Two clarifications about “Strategic Background”

I’ve talked to a few people who misunderstood important parts of the “strategic background” discussion in https://​​intelligence.org/​​2017/​​12/​​01/​​miris-2017-fundraiser/​​#3.

First, at least two people thought the 1-8 numbered list was “MIRI’s organizational plan” rather than “what we’d be least surprised to see happen in the world, conditional on good outcomes.” MIRI is trying to de-confuse itself about step 8 and help put AGI developers in a better position in the future to select for AGI designs that are alignment-conducive, not trying to develop AGI.

Second, at least two other people misread “minimal aligned AGI” as “minimally aligned AGI”, and thought MIRI was saying that developers should do the bare minimum of alignment work and then deploy immediately; or they saw that we were recommending building “systems with the bare minimum of capabilities for ending the acute risk period” and thought we were recommending this as an alternative to working really hard to achieve highly reliable and robust systems.

The MIRI view isn’t “rather than making alignment your top priority and working really hard to over-engineer your system for safety, try to build a system with the bare minimum of capabilities”. It’s: “in addition to making alignment your top priority and working really hard to over-engineer your system for safety, also build the system to have the bare minimum of capabilities”.

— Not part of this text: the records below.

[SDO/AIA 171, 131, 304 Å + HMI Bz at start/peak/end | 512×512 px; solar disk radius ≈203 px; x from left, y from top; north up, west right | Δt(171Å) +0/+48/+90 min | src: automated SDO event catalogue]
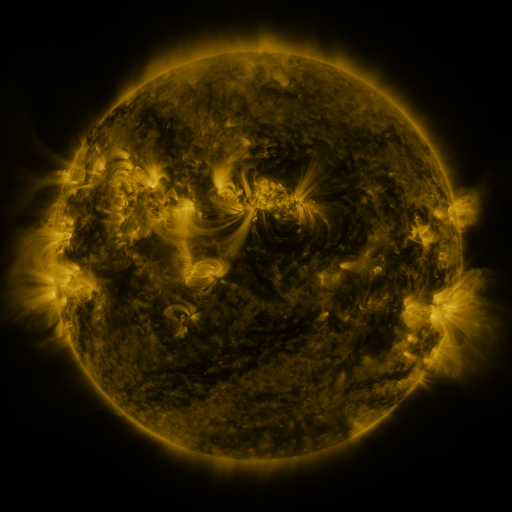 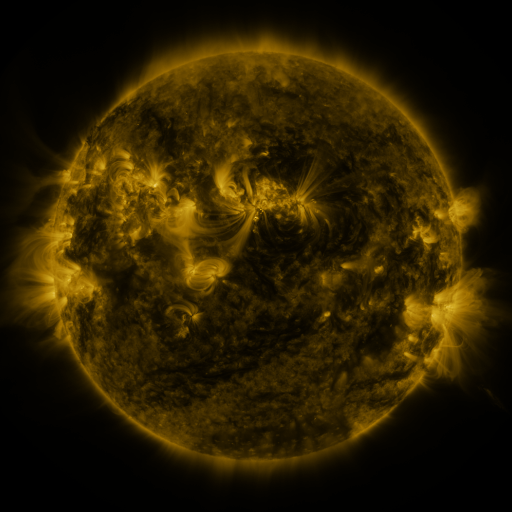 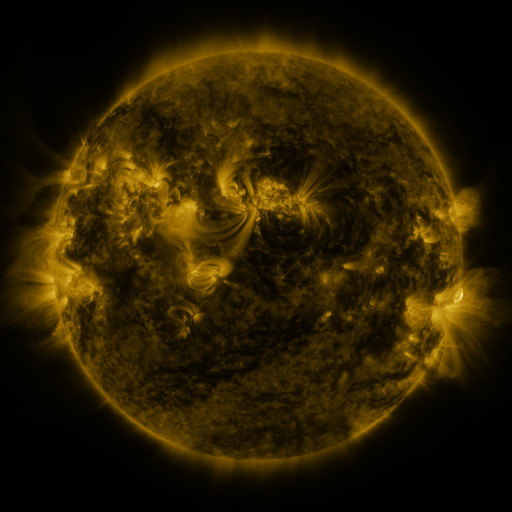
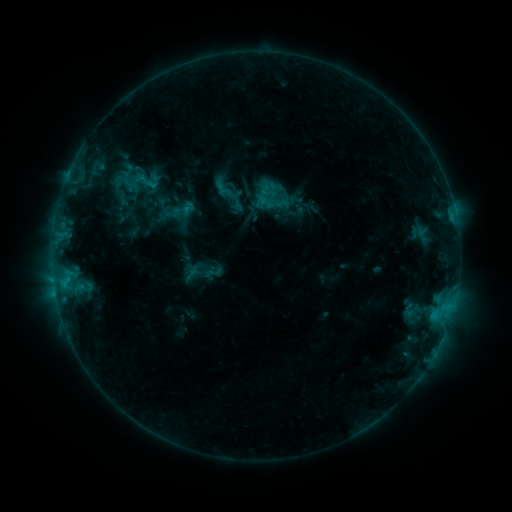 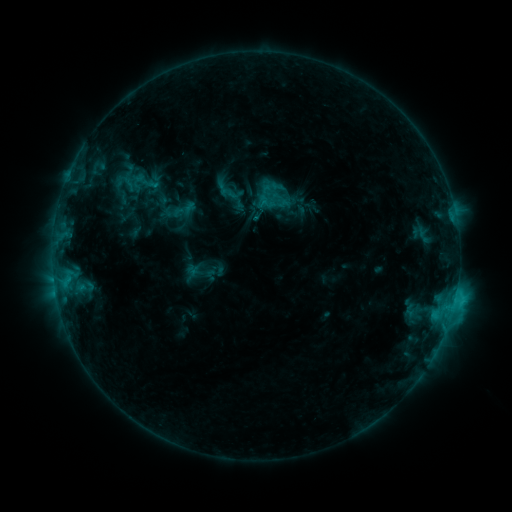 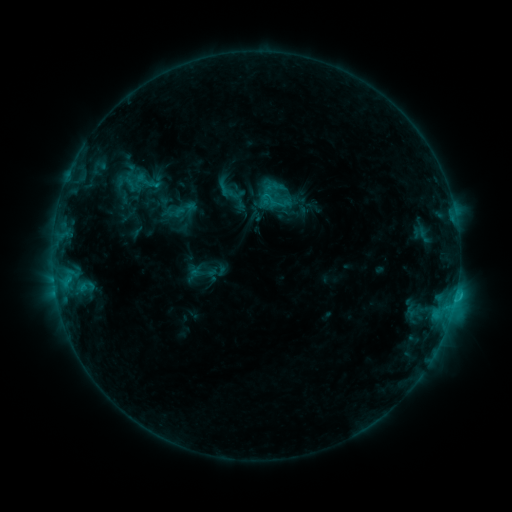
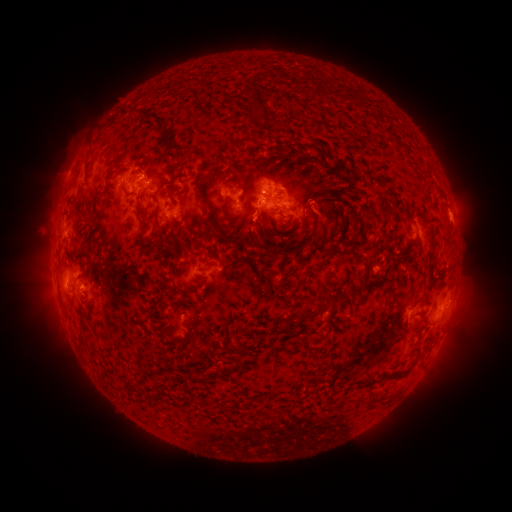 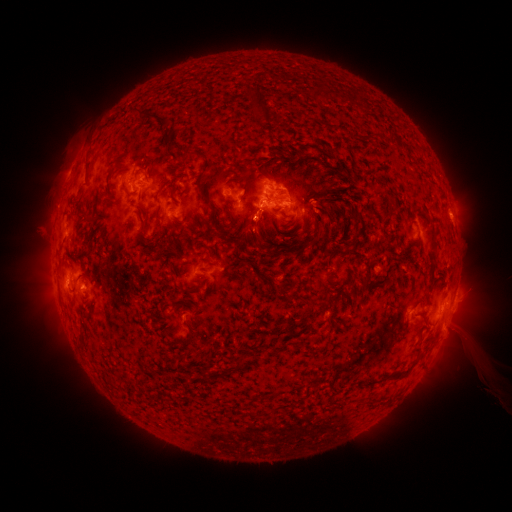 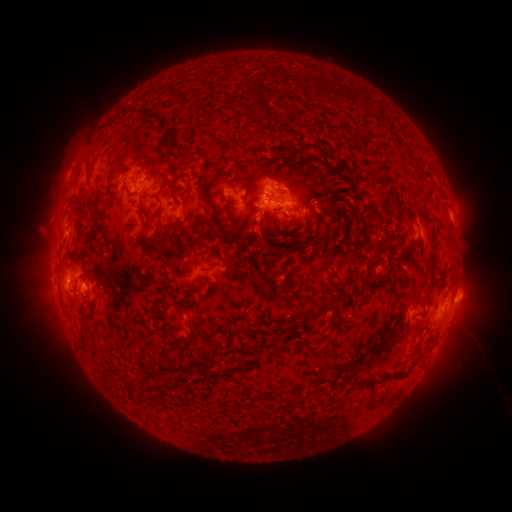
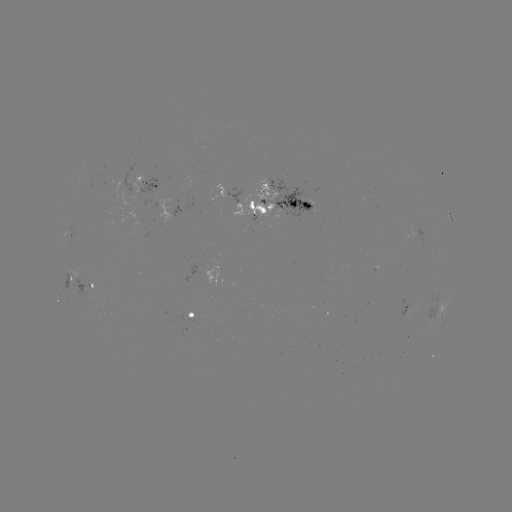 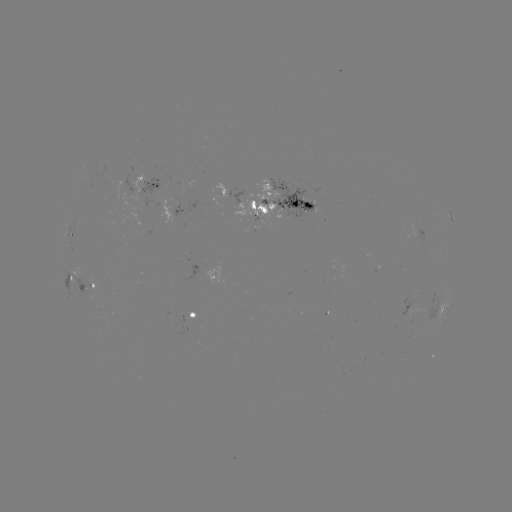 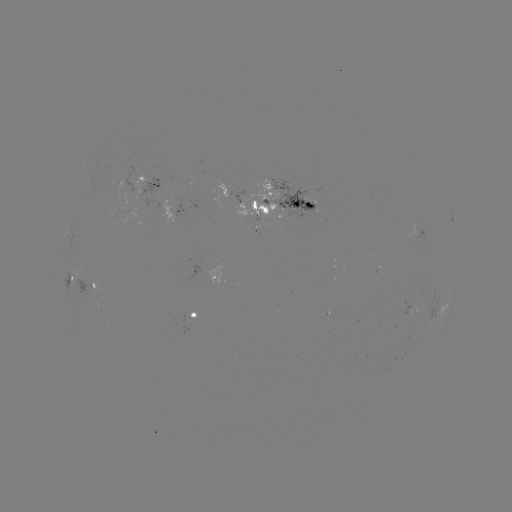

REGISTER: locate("C2.6 flare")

The idea isn’t that you can get away with cutting corners on safety by keeping the system weak; per Eliezer’s security mindset posts, a good plan should work (or fail safely) if the system ends up being a lot smarter than intended. Instead, the idea is that shooting for the bare minimum of capabilities adds a lot of value if your fundamentals are really good. Every additional capability a developer needs to align adds some extra difficulty and additional points of failure, so developers should target minimality in addition to alignment.